Our agents succeed [in a rich Unity-based 3D physical simulation, GoalCycle3D] at real-time imitation of a human in novel contexts without using any pre-collected human data. We identify a surprisingly simple set of ingredients sufficient for generating cultural transmission and develop an evaluation methodology for rigorously assessing it.
This paves the way for cultural evolution to play an algorithmic role in the development of artificial general intelligence.
[Preprint published as “Learning Robust Real-Time Cultural Transmission without Human Data”, Cultural General Intelligence et al 2022.]
…Via careful ablations, we identify a minimal sufficient “starter kit” of training ingredients required for cultural transmission to emerge in GoalCycle3D, namely:
function approximation,
memory (M),
the presence of an expert co-player (E),
expert dropout (D),
attentional bias towards the expert (AL), and
automatic domain randomization (ADR).
We refer to this collection by the acronym MEDAL-ADR:
[RNN]
Memory is implemented as an LSTM network in the agent architecture.
Our expert co-players are hard-coded bots, and are dropped in and out probabilistically during training episodes.
This probabilistic dropout provides the right experience for agents to learn to observe what a useful demonstrator is doing and then remember and reproduce it when the demonstrator is absent.
Attentional bias towards the expert is learned via an auxiliary loss to predict the position of the co-player.
ADR gradually expands the distribution of tasks on which an agent trains, while maintaining a high cultural transmission capability.
These components are ablated in turn in § The role of memory, expert demonstrations and attention loss to § ADR for cultural transmission in complex worlds: only when all of them are acting in concert does robust cultural transmission arise in complex worlds.
…We find that cultural transmission generalizes outside the training distribution, and that agents recall demonstrations within a single episode long after the expert has departed. Introspecting the agent’s “brain”, we find strikingly interpretable neurons responsible for encoding social information and goal states.
…Agents recall expert demonstrations with high fidelity: To demonstrate the recall capabilities of our best-performing agent, we quantify its performance across a set of tasks where the expert drops out. The intuition here is that if our agent is able to recall information well, then its score will remain high for many timesteps even after the expert has dropped out. However, if the agent is simply following the expert or has poor recall, then its score will instead drop immediately close to zero.
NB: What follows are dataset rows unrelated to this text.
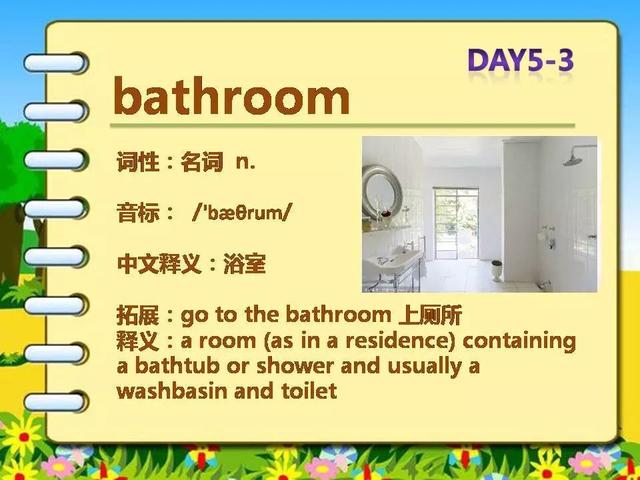 DAY5-3

bathroom

词性：名词 n.

音标： /'bæθrum/

中文释义：浴室

拓展：go to the bathroom 上厕所
释义：a room (as in a residence) containing a bathtub or shower and usually a washbasin and toilet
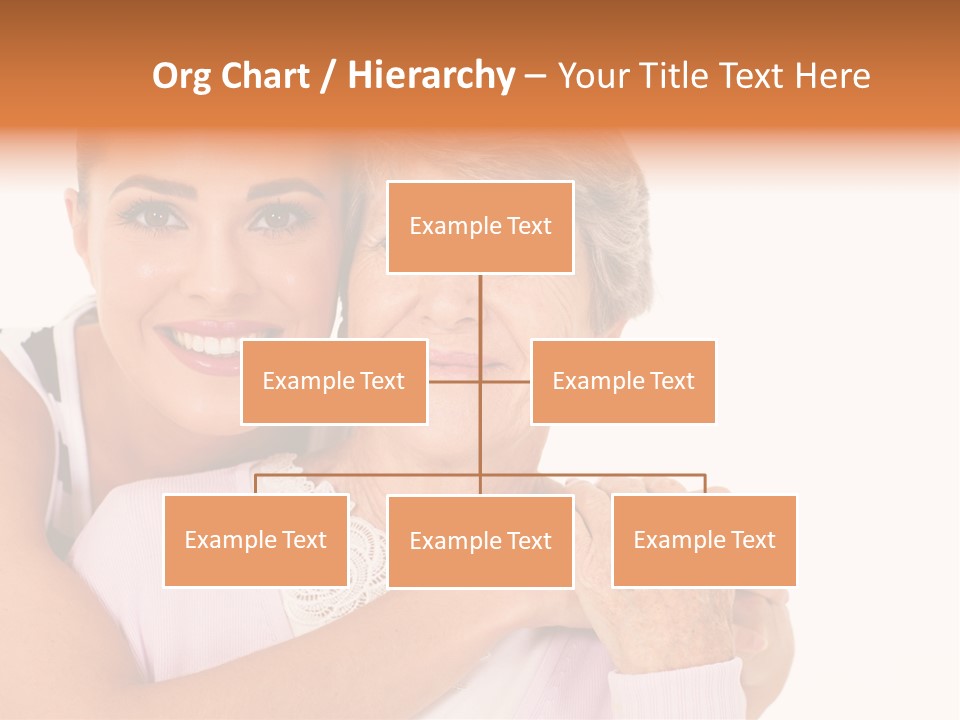 Org Chart / Hierarchy – Your Title Text Here

Example Text

Example Text

Example Text

Example Text

Example Text

Example Text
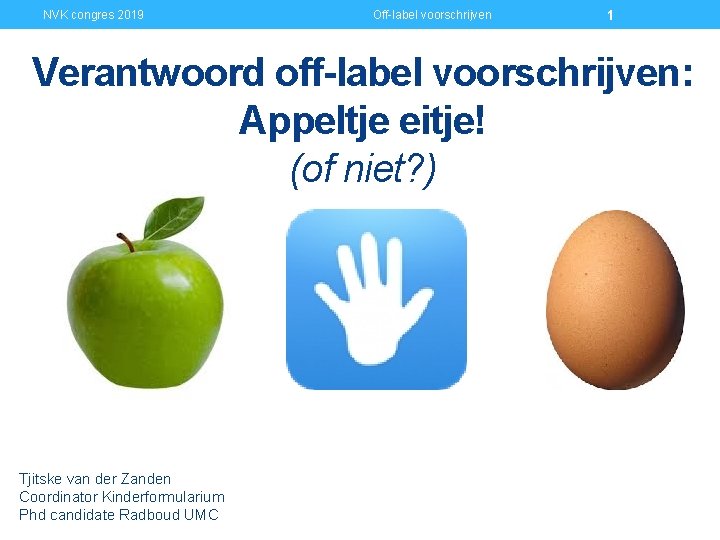 NVK congres 2019 Off-label voorschrijven 1

Verantwoord off-label voorschrijven: Appeltje eitje!
(of niet?)

Tjitske van der Zanden
Coordinator Kinderformularium
Phd candidate Radboud UMC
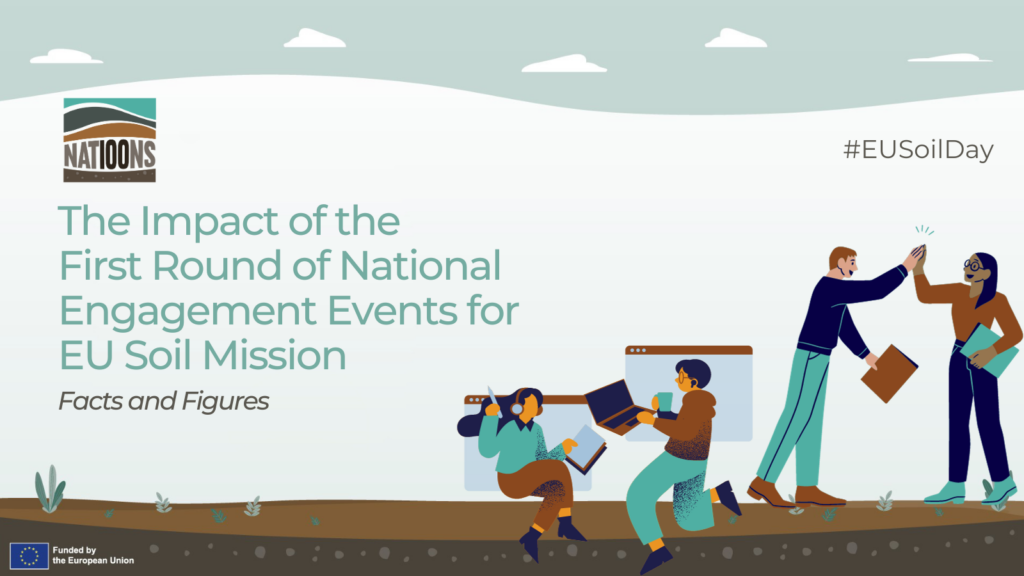 NATIOONS

#EUSoilDay

The Impact of the First Round of National Engagement Events for EU Soil Mission

Facts and Figures

Funded by the European Union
To our knowledge, within-episode recall of a third-person demonstration has not previously been shown to arise from reinforcement learning. This is an important discovery, since the recent history of AI research has demonstrated the increased flexibility and generality of learned behaviors over pre-programmed ones. What’s more, third-person recall within an episode amortizes imitation onto a timescale of seconds and does not require perspective matching between co-players. As such, we achieve the fast adaptation benefits of previous first-person few-shot imitation works (eg.22, 43, 44) but as a general-purpose emergent property from third-person RL rather than via a special-purpose first-person imitation algorithm.